Murmúrio *

* Publicado hoje no Jornal do Centro

1. Foi uma pena o filme “Tournée”, apesar de premiado no Festival de Cannes de 2010, não ter tido vida que se visse nos cinemas. 
    
O realizador, Mathieu Amalric, faz ele próprio a personagem principal: interpreta um produtor chamado Joachim Zand que reúne um grupo de americanas bem-dispostas, com curvas generosas e tremeluzentes, que brilham num espectáculo de “novo burlesco” para adultos, em salas de terceira categoria na França de Sarkozy, todas a sonharem que o show culmine com a epifania do sucesso em Paris.
     
Em qualquer lugar a que chega, Joachim pede para desligarem as televisões — como se, assim, com o silêncio que sobreviria, fosse carregado o botão “pause” da marcha do tempo, tempo que corre contra ele. O problema é que ninguém lhe faz a vontade. Nada interrompe a cacofonia proveniente dos aparatos.

     
2. No meu bairro há um café excelente, com uns pastéis de nata magníficos, mas cuja ecologia é estragada por duas televisões sempre ligadas com som alto o que põe a clientela a falar alto para se ouvir por cima do ruído de fundo.

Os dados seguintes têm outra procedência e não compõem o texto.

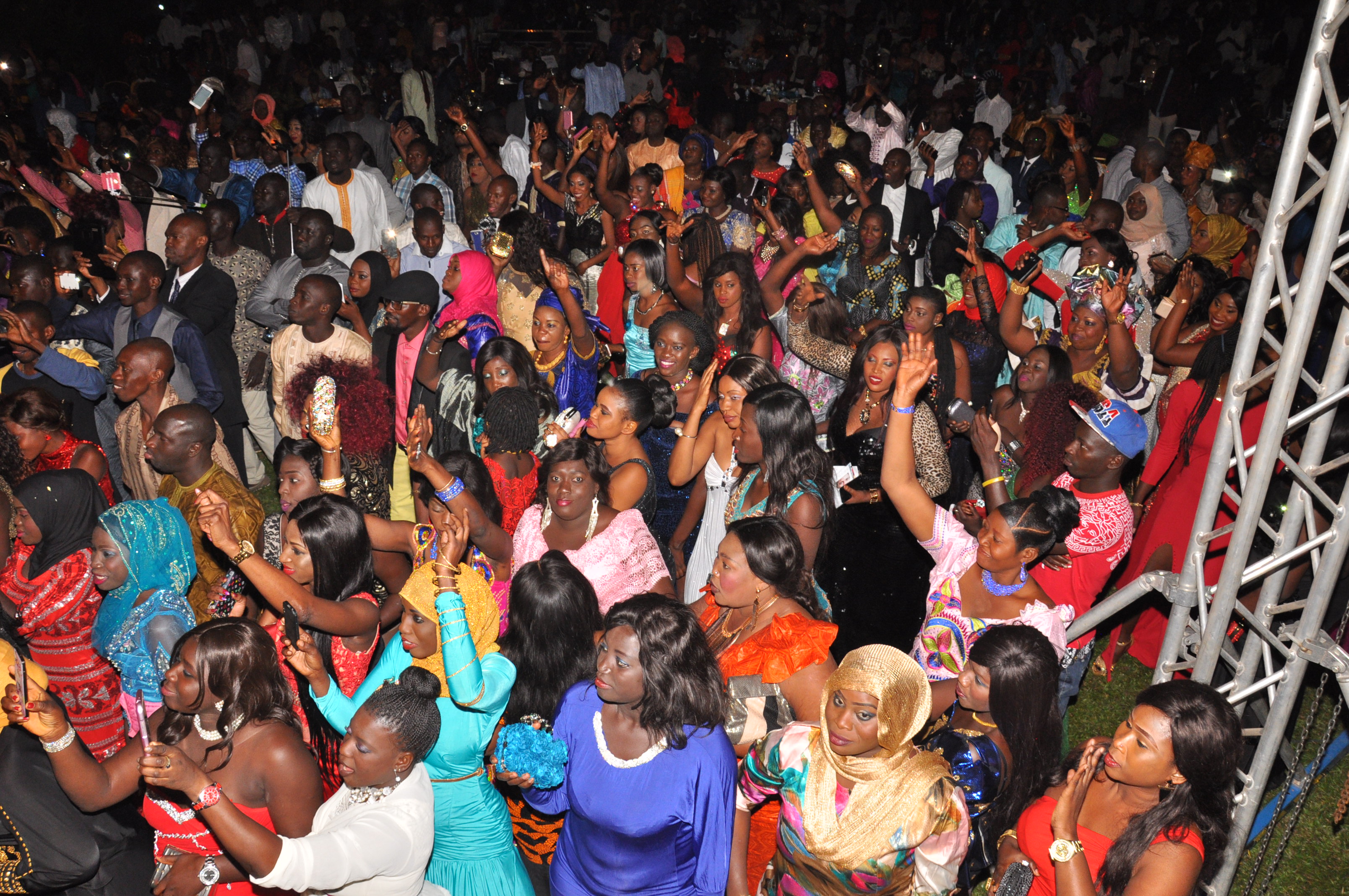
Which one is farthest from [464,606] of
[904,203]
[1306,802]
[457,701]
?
[904,203]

Num notável discurso em 2009, Umberto Eco bateu-se pelo “regresso ao silêncio” e lembrou que “é apenas no silêncio que funciona o único e verdadeiramente poderoso meio de informação que é o murmúrio”.

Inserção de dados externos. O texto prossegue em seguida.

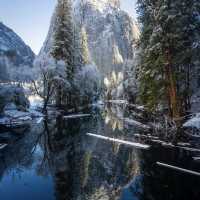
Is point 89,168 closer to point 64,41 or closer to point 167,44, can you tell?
point 167,44

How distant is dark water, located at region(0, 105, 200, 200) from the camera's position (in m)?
10.6

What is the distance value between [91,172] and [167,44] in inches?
481

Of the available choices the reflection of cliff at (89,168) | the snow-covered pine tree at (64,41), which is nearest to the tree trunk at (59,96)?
the snow-covered pine tree at (64,41)

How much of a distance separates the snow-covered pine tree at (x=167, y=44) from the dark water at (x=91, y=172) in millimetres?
6243

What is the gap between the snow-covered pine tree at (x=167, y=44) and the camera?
20.1 m

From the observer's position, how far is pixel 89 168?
14023 mm

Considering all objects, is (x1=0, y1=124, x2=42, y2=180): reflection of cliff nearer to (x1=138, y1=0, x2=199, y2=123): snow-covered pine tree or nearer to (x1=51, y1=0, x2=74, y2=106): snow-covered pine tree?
(x1=138, y1=0, x2=199, y2=123): snow-covered pine tree

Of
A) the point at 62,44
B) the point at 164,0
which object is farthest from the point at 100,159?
the point at 62,44

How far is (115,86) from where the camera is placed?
143 metres

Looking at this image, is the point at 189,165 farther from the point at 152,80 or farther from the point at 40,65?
the point at 40,65

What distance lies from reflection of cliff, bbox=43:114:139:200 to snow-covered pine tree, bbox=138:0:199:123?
6.78m

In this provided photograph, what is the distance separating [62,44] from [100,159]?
111 feet

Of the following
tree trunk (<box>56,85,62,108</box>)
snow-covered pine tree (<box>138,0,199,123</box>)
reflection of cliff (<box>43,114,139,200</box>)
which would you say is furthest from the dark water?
tree trunk (<box>56,85,62,108</box>)

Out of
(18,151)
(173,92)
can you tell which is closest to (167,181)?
(173,92)
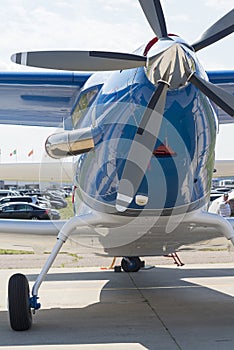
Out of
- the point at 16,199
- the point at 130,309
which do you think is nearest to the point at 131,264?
the point at 130,309

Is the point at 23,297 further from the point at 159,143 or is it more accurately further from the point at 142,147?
the point at 159,143

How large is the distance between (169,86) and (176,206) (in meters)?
1.39

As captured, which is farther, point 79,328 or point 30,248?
point 30,248

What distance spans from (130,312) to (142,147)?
2.73 meters

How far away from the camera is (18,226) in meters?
7.76

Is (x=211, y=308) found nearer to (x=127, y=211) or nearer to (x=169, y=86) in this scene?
(x=127, y=211)

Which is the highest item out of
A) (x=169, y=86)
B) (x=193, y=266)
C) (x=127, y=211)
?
(x=169, y=86)

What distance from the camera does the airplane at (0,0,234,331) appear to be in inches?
238

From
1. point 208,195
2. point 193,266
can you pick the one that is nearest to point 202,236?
point 208,195

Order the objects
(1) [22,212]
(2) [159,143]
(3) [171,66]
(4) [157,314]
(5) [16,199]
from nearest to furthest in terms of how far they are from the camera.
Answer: (3) [171,66], (2) [159,143], (4) [157,314], (1) [22,212], (5) [16,199]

Há que ultrapassar o medo do silêncio, medo que plantou “som ambiente” em todo o lado. Até para dar sentido à esperável generalização dos veículos eléctricos.

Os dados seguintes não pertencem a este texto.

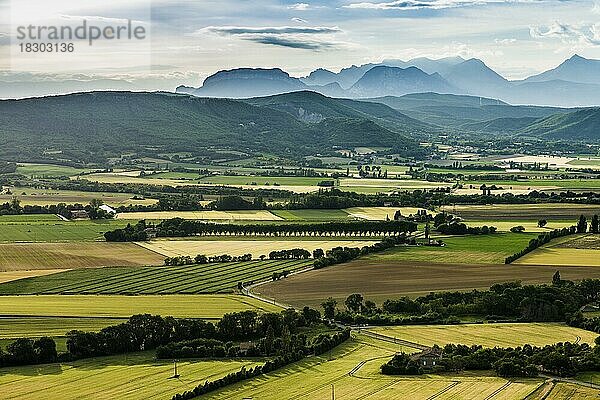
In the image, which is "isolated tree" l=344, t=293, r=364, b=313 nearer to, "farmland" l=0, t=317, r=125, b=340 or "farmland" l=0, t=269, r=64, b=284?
"farmland" l=0, t=317, r=125, b=340

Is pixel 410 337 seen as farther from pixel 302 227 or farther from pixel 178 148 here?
pixel 178 148

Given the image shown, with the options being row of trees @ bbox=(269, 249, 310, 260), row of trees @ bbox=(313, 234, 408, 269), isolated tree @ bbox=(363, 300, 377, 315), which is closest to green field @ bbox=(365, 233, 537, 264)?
row of trees @ bbox=(313, 234, 408, 269)

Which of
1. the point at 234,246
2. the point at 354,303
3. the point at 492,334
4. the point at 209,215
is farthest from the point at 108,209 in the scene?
the point at 492,334

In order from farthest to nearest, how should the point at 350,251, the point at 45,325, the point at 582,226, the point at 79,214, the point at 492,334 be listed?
the point at 79,214, the point at 582,226, the point at 350,251, the point at 492,334, the point at 45,325

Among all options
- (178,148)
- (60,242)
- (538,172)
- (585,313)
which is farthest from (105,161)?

3. Em 29 de Março de 2002, o primeiro Olho de Gato saiu com este título: “O real tem muita imaginação”. Porque, como então escrevi, “por mais que tentemos perceber as coisas e o mundo, há sempre algo que nos escapa, e é esse ficar aquém e além, é essa distância que dá sal à nossa vida e combustível ao nosso espírito.”
     
Aqui se vai continuar a gastar desse combustível numa escrita em desacordês.